TL;DR: Traditional perimeter security breaks down when attackers exploit identity, SaaS, and cloud trust relationships, as Unosecur argues in its analysis of identity-first Zero Trust. Continuous verification, least privilege, MFA, passwordless access, and ITDR shift control to the identity layer, where modern attacks actually operate.

NHIMG editorial — based on content published by Unosecur: Why identity-first Zero Trust security trumps traditional perimeter: Lessons for managers

By the numbers:

Questions worth separating out

Q: How should security teams reduce blast radius in identity-first Zero Trust programmes?

A: They should focus on entitlement scope, not only authentication strength.

Q: Why do cloud and SaaS environments weaken perimeter-based security models?

A: Because the most sensitive actions happen inside provider-managed control planes after authentication, not at the network edge.

Q: What do security teams get wrong about MFA when adopting Zero Trust?

A: They often treat MFA as the finish line rather than one control in a wider governance model.

Practitioner guidance

  • Map identities before redesigning controls Inventory human users, privileged accounts, service accounts, API keys, and workload identities across SaaS and cloud platforms so you can see where trust is actually granted.
  • Enforce MFA and passwordless for high-risk access Start with administrative and remote users, then extend to sensitive applications where credential theft would create immediate lateral movement risk.
  • Deploy adaptive access policies with identity telemetry Use risk-based step-up checks for unfamiliar locations, anomalous device health, and abnormal token behaviour, then feed those signals into ITDR response.

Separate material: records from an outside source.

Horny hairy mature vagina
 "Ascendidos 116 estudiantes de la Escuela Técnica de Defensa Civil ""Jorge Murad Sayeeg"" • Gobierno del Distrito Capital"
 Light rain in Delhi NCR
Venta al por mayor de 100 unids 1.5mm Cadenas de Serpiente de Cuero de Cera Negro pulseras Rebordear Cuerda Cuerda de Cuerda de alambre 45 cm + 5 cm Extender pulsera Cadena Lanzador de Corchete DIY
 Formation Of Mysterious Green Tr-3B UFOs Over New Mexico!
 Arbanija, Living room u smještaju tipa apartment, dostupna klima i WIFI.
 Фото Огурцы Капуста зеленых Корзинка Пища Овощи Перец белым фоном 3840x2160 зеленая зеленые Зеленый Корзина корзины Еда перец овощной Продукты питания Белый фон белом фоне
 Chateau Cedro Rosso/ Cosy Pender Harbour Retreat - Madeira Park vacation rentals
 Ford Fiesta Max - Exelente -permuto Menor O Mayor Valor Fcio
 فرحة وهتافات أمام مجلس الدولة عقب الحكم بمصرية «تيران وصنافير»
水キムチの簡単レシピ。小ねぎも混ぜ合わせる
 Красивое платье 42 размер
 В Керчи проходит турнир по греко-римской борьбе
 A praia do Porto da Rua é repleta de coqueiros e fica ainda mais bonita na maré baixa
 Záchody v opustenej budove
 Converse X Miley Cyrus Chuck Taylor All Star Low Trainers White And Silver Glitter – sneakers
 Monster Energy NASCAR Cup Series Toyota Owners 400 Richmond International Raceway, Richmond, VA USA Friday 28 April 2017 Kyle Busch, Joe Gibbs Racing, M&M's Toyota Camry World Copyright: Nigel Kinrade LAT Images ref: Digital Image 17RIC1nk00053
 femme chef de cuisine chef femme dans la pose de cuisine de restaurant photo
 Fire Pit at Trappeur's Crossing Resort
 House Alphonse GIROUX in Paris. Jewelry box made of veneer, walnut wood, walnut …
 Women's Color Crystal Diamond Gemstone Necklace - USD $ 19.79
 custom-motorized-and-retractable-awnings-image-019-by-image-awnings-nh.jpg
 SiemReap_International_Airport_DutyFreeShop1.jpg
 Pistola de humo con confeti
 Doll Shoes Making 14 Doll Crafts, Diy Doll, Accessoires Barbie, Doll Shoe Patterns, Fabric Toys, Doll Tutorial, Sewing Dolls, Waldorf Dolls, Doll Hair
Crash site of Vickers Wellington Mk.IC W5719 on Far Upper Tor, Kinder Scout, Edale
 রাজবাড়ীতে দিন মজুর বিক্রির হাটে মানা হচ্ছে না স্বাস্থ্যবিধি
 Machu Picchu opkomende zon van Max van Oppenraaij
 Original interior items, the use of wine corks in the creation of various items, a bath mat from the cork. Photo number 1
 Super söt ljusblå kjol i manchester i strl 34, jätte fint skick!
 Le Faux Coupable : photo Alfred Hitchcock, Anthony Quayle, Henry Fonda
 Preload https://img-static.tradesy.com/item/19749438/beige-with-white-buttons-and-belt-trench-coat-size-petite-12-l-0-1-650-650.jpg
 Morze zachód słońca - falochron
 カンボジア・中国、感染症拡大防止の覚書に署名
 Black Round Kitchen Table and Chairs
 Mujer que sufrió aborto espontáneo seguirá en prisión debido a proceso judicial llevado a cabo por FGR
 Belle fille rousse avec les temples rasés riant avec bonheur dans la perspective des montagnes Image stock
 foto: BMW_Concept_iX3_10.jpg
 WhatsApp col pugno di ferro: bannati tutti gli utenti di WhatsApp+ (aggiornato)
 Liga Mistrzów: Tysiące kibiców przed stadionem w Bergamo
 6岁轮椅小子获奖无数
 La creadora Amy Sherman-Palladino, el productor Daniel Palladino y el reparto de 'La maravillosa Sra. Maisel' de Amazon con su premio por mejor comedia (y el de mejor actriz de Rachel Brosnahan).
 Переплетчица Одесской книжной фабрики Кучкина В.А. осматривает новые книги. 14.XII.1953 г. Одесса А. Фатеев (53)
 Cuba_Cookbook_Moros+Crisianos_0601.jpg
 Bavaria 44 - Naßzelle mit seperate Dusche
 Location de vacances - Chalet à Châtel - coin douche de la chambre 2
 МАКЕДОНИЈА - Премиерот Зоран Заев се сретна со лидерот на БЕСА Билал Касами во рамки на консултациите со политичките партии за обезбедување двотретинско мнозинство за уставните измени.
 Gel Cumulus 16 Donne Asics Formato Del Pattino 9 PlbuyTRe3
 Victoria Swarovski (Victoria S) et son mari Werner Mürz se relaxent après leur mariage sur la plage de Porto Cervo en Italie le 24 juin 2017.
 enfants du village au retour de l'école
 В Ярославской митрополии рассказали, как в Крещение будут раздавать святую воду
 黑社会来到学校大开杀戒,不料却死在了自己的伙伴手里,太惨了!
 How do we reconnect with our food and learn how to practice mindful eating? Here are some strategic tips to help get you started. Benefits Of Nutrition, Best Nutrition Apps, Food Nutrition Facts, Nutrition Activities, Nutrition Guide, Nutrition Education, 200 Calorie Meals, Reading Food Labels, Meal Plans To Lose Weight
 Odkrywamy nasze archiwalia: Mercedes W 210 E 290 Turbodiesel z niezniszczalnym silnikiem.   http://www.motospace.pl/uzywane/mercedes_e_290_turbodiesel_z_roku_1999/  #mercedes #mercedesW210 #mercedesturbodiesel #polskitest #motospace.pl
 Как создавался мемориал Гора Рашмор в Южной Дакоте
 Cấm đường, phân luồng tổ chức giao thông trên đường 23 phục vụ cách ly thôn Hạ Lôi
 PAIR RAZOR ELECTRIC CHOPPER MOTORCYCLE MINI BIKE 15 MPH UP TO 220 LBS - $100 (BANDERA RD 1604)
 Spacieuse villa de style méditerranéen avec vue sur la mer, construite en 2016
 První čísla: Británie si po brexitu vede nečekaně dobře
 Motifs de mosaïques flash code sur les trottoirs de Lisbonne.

What's in the full article

Unosecur's full blog covers the operational detail this post intentionally leaves for the source:

  • The article walks through the Commvault Metallic case in more detail, including how the SaaS compromise exposed application secrets and OAuth tokens.
  • It explains the practical sequence for moving from perimeter assumptions to identity-first controls across cloud and SaaS estates.
  • It expands the implementation advice for MFA, passwordless access, adaptive policies, entitlement review, and ITDR.
  • It ties the model to Zero Trust metrics such as MFA coverage, privilege reduction, and response speed.

👉 Read Unosecur's analysis of identity-first Zero Trust and perimeter limits →

Identity-first zero trust: are perimeter controls keeping up?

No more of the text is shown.